### GOAL
Copy out the blog text below in full, word for word.

### PASSAGE TO READ

Wednesday, September 30, 2009
Home
The last two weekends I have gone home to Lafayette, for some reason everything feels so much different from when I left. My room is not the same, it's so empty. I almost don't like going home because it feels so awkward to me as bad as that sounds lol. My family is still the same and everyone treats me the same, the only difference i've seen in the way my family treats me is, they seem to treat me more as an adult which I don't mind at all:]! When it was time to go home it was bitter/sweet, I didn't want to leave my friends and family but I was also happy to be coming back to BSU to be on my own. It was so weird going home and actually having rules again. I like the fact that hear i can make my own decisions and when I went home that all went away. Needless to say I'm pretty happy to be back:]
Thursday, September 24, 2009
Songs
I've been thinking about some songs I'm still not entirely sure which one I want to choose but here are some options:
Butterfly Kisses- Bob Carlisle (one of my absolute favorites!)

### EXTRACTED INFORMATION
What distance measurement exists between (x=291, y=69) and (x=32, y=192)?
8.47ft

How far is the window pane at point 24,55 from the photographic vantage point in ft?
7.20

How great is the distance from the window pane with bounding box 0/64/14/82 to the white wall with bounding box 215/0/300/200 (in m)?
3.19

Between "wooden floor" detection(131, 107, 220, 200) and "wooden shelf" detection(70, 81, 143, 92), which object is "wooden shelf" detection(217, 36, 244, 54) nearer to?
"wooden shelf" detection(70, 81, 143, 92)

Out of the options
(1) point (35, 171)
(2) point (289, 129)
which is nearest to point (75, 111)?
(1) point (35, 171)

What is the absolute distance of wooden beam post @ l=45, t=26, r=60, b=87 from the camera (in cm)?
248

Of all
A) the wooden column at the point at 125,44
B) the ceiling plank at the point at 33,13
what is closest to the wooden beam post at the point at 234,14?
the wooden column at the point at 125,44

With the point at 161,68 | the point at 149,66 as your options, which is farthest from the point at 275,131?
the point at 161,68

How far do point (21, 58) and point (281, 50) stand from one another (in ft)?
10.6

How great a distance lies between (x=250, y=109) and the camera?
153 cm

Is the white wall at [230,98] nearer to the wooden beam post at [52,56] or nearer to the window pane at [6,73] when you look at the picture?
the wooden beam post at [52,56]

### PROBLEM SOLUTION
Wednesday, September 30, 2009
Home
The last two weekends I have gone home to Lafayette, for some reason everything feels so much different from when I left. My room is not the same, it's so empty. I almost don't like going home because it feels so awkward to me as bad as that sounds lol. My family is still the same and everyone treats me the same, the only difference i've seen in the way my family treats me is, they seem to treat me more as an adult which I don't mind at all:]! When it was time to go home it was bitter/sweet, I didn't want to leave my friends and family but I was also happy to be coming back to BSU to be on my own. It was so weird going home and actually having rules again. I like the fact that hear i can make my own decisions and when I went home that all went away. Needless to say I'm pretty happy to be back:]
Thursday, September 24, 2009
Songs
I've been thinking about some songs I'm still not entirely sure which one I want to choose but here are some options:
Butterfly Kisses- Bob Carlisle (one of my absolute favorites!)